Rencontre controversée du pape avec des Palestiniens et Israéliens
Le 22 novembre 2023, le pape François a reçu les proches de plusieurs otages israéliens retenus par le Hamas dans la bande de Gaza, puis des proches de Palestiniens souffrant du conflit en Terre sainte. Une séquence qui a suscité de la reconnaissance mais aussi une forme de mécontentement du côté israélien, et généré autant d’espoir que de confusion du côté palestinien.
Ce matin avant l’audience générale place Saint-Pierre, chaque délégation a été reçue par le pape pendant une vingtaine de minutes. La délégation israélienne, composée de douze proches de personnes prises en otage le 7 octobre, a été accueillie par le pape dans sa résidence Sainte-Marthe. Le pape s’est ensuite rendu dans un espace attenant à la salle Paul VI, où il a retrouvé les dix membres de la délégation palestinienne, constituée principalement d’immigrés Gazaouis résidant en Europe ainsi que d’une Palestinienne habitant à Gaza mais qui a récemment pu fuir la zone de guerre grâce à son passeport canadien.
A l’écoute des proches des otages
Pour communiquer sur leur rencontre, les délégations avaient chacune organisé une conférence de presse à Rome. Les Israéliens se sont retrouvés dans le centre juif italien Pitigliani alors que les Palestiniens ont accueilli les journalistes dans une salle de l’Institut Maria Santissima Bambina, à proximité de la place Saint-Pierre.

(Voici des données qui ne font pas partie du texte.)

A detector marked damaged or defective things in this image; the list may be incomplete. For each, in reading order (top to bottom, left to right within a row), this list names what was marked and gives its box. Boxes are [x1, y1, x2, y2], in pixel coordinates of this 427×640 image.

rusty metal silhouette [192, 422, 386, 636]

Du côté israélien, certains participants ont exprimé une vive déception, tel Yehuda Cohen qui a affirmé que le pontife n’avait «pas vraiment pris le temps» de parler avec tous et regretté qu’il en soit resté à «une déclaration générale» sur la guerre. D’autres, comme Alexandra Ariev, dont la sœur Karina a été enlevée, ont en revanche exprimé leur reconnaissance au pape de leur avoir consacré «son temps précieux, même brièvement», exprimant leur certitude «qu’il a agi avant [cette audience] et qu’il continuera à agir».

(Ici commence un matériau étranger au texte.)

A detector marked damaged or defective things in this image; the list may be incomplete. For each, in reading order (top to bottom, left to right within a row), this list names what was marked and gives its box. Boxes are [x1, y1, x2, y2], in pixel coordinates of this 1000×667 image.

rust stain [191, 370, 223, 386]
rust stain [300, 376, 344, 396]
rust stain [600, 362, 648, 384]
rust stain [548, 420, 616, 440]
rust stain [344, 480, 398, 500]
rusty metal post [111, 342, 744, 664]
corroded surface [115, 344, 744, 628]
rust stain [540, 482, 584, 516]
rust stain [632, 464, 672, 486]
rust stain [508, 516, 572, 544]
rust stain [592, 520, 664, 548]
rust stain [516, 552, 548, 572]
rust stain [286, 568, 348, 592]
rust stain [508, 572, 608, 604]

Rachel Goldberg, dont le fils unique de 23 ans, Hersh, a été kidnappé après avoir perdu un bras dans des tirs, a souligné la «grande influence» du pape dans le monde. «Il est très respecté dans le monde musulman, dans le monde juif, quand il parle le monde écoute», a affirmé celle qui a confié que son cœur de mère avait été «enterré à Gaza».

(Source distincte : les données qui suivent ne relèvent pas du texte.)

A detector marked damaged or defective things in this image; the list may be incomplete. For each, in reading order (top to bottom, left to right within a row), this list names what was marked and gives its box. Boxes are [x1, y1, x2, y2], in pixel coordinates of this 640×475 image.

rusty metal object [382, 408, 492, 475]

Pas d’équivalence entre le Hamas et Israël
Répondant aux questions de la presse, les intervenants ont réagi aux paroles du pape François qui après les avoir rencontrés, a déploré durant l’audience générale que les affrontements en Terre sainte ne soient pas «une guerre» mais «du terrorisme», en semblant viser les deux parties du conflit.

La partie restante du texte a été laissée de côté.